The Slatest

Anti-Defamation League Classifies White Nationalist Favorite “Pepe the Frog” Online Hate Symbol

The Anti-Defamation League, on Tuesday, designated the cartoon character “Pepe the Frog”—an online favorite of white supremacists of the alt-right—an online hate symbol. Also known, as the “sad frog meme,” the character started innocently enough in 2005 as a character with the catchphrase “feels good, man” in the online cartoon Boy’s Club and did not have any racist or anti-Semitic undertones.

Donald Trump’s presence and rhetoric in the 2016 election, however, have emboldened the alt-right, which has appropriated the image as an anti-Semitic, racist meme. “Images of the frog, variously portrayed with a Hitler-like moustache, wearing a yarmulke or a Klan hood, have proliferated in recent weeks in hateful messages aimed at Jewish and other users on Twitter,” the ADL notes. “In June, ADL added the (((echo))) symbol to the Hate on Display database after members of the so-called ‘alt right’ started using the triple parenthesis symbol to single out Jewish journalists and users on social media for harassment.”
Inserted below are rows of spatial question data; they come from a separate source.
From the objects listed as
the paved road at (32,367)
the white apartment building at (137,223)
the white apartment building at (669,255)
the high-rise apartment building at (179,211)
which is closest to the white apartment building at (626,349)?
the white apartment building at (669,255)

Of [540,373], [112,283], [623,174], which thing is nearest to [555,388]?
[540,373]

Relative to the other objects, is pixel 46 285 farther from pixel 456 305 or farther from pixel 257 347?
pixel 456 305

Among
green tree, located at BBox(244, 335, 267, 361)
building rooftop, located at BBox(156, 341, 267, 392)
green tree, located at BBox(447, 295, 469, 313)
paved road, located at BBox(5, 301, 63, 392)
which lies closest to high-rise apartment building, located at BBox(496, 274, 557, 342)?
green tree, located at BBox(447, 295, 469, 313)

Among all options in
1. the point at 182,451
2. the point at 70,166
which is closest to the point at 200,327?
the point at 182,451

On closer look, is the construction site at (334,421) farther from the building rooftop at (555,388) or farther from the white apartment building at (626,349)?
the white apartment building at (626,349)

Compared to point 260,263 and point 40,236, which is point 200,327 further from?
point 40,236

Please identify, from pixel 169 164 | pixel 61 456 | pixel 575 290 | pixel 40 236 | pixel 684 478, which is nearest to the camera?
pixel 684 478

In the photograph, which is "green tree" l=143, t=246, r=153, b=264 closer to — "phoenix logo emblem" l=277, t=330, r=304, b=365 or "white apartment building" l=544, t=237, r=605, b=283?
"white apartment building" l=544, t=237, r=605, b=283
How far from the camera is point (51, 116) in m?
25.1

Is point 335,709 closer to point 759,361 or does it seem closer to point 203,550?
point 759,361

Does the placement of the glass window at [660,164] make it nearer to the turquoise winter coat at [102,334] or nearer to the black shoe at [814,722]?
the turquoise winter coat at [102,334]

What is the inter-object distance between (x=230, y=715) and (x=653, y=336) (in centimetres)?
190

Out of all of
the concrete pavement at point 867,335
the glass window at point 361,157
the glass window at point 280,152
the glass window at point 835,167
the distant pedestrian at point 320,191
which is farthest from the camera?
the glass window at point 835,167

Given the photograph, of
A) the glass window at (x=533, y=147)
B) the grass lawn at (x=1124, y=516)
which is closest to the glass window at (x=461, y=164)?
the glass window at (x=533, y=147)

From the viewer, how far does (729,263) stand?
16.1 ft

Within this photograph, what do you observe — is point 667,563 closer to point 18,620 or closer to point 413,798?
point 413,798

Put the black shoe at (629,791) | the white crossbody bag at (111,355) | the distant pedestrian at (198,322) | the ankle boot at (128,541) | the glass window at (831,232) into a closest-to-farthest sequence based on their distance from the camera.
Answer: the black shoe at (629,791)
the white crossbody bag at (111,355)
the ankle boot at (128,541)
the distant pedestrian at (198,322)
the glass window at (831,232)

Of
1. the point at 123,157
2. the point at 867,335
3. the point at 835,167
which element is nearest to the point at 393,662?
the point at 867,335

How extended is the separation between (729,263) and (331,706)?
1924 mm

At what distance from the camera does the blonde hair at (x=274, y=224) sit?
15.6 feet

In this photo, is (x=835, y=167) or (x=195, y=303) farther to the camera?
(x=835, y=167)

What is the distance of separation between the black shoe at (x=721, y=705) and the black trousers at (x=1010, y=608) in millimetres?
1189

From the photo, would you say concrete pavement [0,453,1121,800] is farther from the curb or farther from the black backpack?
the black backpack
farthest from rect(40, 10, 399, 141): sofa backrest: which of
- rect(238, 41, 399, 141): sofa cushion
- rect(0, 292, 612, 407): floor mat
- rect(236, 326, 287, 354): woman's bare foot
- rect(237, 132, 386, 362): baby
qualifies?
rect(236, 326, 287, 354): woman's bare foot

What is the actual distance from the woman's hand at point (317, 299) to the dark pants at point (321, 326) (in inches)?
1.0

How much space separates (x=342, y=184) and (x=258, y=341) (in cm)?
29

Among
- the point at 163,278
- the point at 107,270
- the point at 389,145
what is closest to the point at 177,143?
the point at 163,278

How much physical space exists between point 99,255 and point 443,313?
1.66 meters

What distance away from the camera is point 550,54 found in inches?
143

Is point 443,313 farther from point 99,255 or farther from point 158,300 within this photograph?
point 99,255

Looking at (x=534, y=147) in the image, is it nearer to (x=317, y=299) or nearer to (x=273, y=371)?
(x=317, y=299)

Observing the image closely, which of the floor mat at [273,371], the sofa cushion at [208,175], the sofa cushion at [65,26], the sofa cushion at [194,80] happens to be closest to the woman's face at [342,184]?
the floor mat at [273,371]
Earlier this month, Donald Trump Jr. posted the above image of the “Pepe the Frog” meme on Instagram. While the image began well within the mainstream, the evolution of the character began as a dog whistle to white nationalists, but its use has become more and more explicit and if used in the context of the U.S. election, it is almost without question that the symbol is an act of bigotry.